**Passage:**
I read in very small but insistent print on the bottle in the bag, that under no circumstances should I apply this product to a drain which had ever, in the last century, had other chemicals applied to it. I had applied Liquid Plumber (if it can be called a "chemical" by other than women and the French) in the last few hours. Safety first. I put the "Mule Kick" on the shelf.
I called the sewer guys at Express Drain Openers and felt better.
Amazing does a load of laundry and reports that things seemed better.
Friday morning dawns. I lay there knowing but few things for my day. I must tag the garbage and I must remove the recycling (corrugated cardboard) from the basement to the street. It has become nicely and fragrantly damp from the ablutions of the last two days. Amazing addresses me from the bedroom door as I look at her sideways. "Would you start a fire."
"Certainly, my sweet."
"And would you vacuum up the water in the basement". Things had not gotten better.
Mr. Express shows up at 9 a.m.
He has got a bigger, motorized snake with a sludge and root choppy thingy at the business end.
We ran that snake out past Portland. It comes back bearing gifts whose presence could be ascertained by every sense man possesses but failed to create the free flow of water desired in all drains everywhere. Mr. Express fetches his sewer camera which is too cool. We get to see what has established residency in the Big Haus main drain, my link to civilization.
Oh My Heavens and all the Saints (including the lesser known)!
I can't look away. Fifteen feet of moving but immobile white has grabbed my attention. It is unresponsive to the snake, the camera (imagine the sight of pushing past decades of offal with the lens of a color video camera only to have it, as you watch closely, close back around the lens pulling back), and finally unresponsive to the application of a pulsing, water squirting, pipe sealing ball on the end of a water hose. This last has to be applied down another (unopened since the 1920's) drain cap.
It is Friday 3 p.m..
Mr. Express has to go on another call.
He will leave all his stuff stuck in my drains for me to fiddle with (ineffectively I discover) over the next hour. My feet hurt.
Mr. Express returns. He has news. He is having a high pressure water jet brought up from Lewiston and will bring this drain under submission.
It arrives.
It is inserted. They put on goggles which impresses this homeowner.
It has an gas motor. It has what they call p.s.i. and lots of it.
Fifteen minutes later, down goes the camera again. That pipe has confessed its many sins. That pipe is clean as far as the eye can see. That p.s.i. had introduced itself to the fifteen feet of "white". Words were exchanged, became heated, and the fifteen feet of "white" woke up floating down the Ganges wondering how it got there.
Mr. Express commented on how it was the worst drain he had seen in his born days. This may have been a "let-me-prepare-you" buffer for he said it as he handed me the bill.
$573.00 for the privilege of standing on concrete all day, inhaling the ripeness of the American sewer, and gaining only what I blissfully and ignorantly enjoyed three days earlier.

This morning Joe Mickler calls me.
He has dreamed of my drains.
"You had to pay a high futility bill this month," he says.

**Job item:** Reproduce the part of the drain story between "I can't look" and "drain under submission.", inclusive.

**Data:**
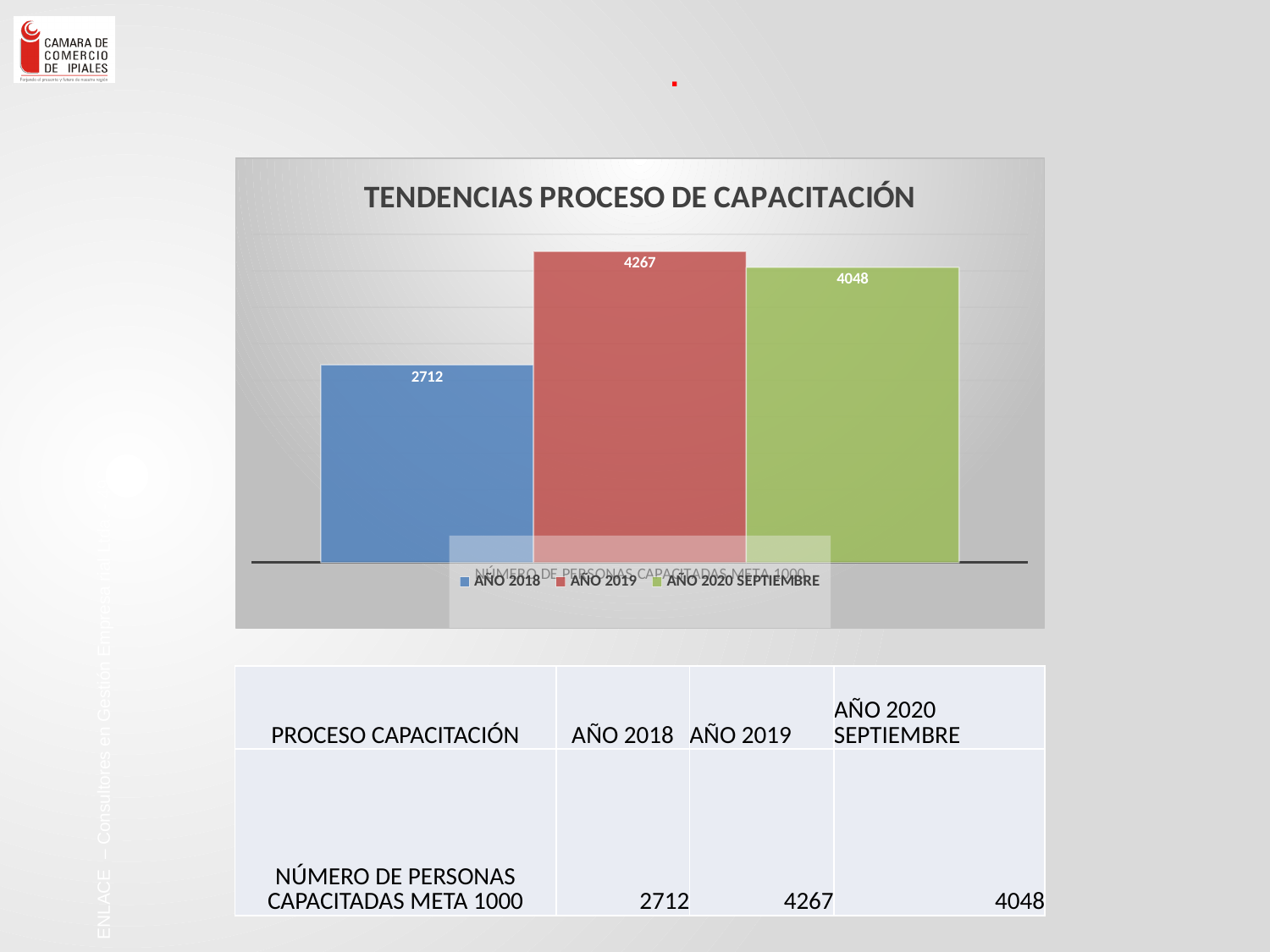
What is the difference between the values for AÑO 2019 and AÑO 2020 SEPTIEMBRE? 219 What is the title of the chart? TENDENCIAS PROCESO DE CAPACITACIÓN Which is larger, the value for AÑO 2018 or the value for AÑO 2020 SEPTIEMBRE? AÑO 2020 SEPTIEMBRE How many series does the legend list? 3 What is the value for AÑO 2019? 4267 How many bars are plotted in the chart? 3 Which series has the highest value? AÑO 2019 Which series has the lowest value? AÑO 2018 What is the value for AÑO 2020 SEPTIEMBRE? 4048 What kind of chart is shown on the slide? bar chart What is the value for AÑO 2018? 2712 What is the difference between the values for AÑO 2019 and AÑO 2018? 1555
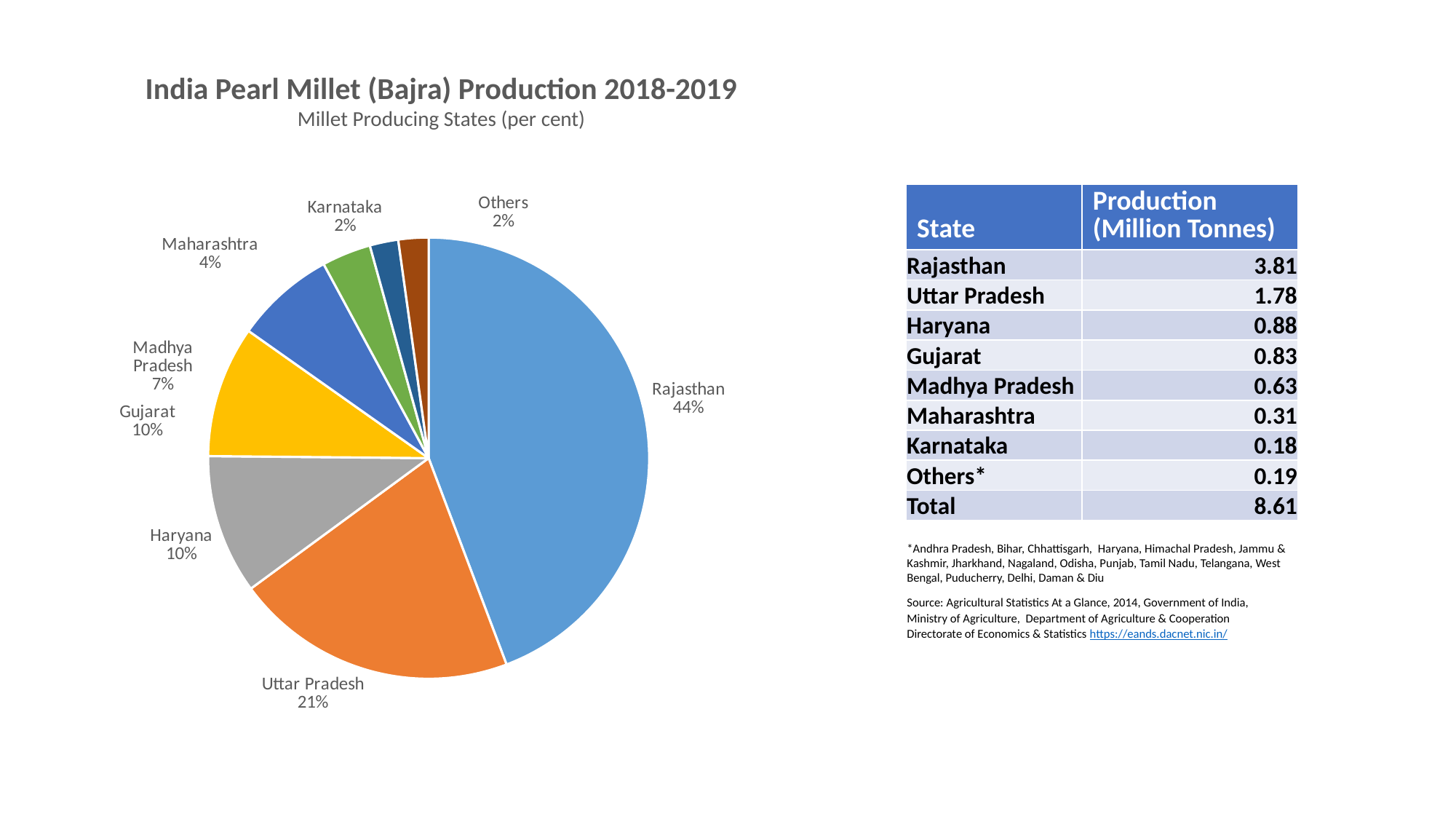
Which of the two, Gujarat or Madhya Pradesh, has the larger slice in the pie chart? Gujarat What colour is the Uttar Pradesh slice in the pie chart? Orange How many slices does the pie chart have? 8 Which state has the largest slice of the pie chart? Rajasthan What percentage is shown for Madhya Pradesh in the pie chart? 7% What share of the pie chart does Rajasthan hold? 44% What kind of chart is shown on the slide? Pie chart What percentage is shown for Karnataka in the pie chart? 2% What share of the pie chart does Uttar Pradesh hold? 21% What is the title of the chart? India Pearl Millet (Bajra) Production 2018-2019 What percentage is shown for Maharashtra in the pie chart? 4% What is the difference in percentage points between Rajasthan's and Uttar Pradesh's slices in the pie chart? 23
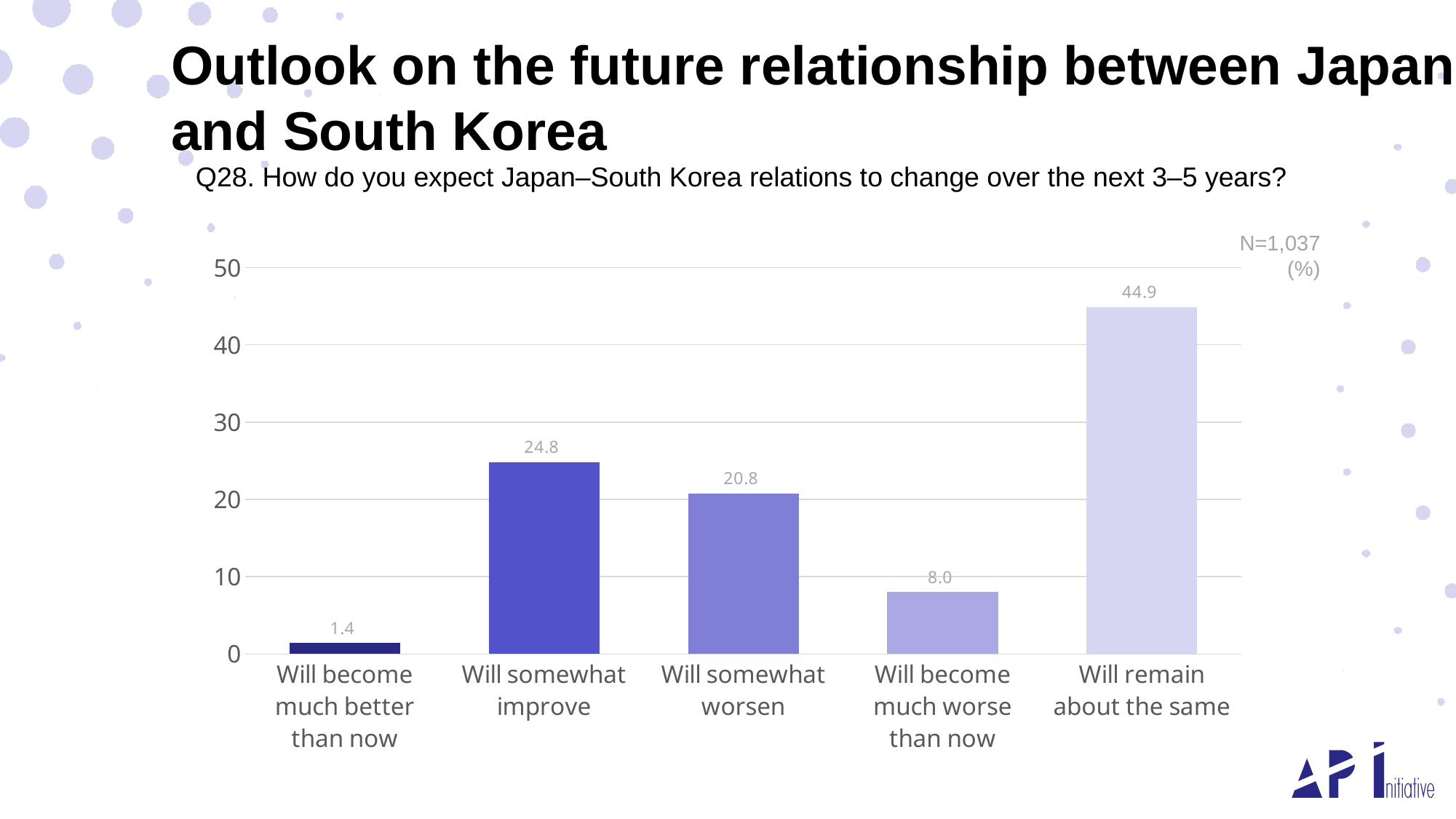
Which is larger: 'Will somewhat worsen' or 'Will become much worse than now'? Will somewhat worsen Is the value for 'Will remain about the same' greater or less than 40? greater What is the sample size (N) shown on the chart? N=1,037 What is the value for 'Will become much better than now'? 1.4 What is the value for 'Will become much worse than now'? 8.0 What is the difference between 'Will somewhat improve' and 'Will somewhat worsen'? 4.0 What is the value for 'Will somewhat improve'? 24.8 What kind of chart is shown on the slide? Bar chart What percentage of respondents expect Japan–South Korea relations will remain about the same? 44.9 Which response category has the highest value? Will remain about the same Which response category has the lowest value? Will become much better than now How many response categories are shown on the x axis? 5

**Response:**
I can't look away. Fifteen feet of moving but immobile white has grabbed my attention. It is unresponsive to the snake, the camera (imagine the sight of pushing past decades of offal with the lens of a color video camera only to have it, as you watch closely, close back around the lens pulling back), and finally unresponsive to the application of a pulsing, water squirting, pipe sealing ball on the end of a water hose. This last has to be applied down another (unopened since the 1920's) drain cap.
It is Friday 3 p.m..
Mr. Express has to go on another call.
He will leave all his stuff stuck in my drains for me to fiddle with (ineffectively I discover) over the next hour. My feet hurt.
Mr. Express returns. He has news. He is having a high pressure water jet brought up from Lewiston and will bring this drain under submission.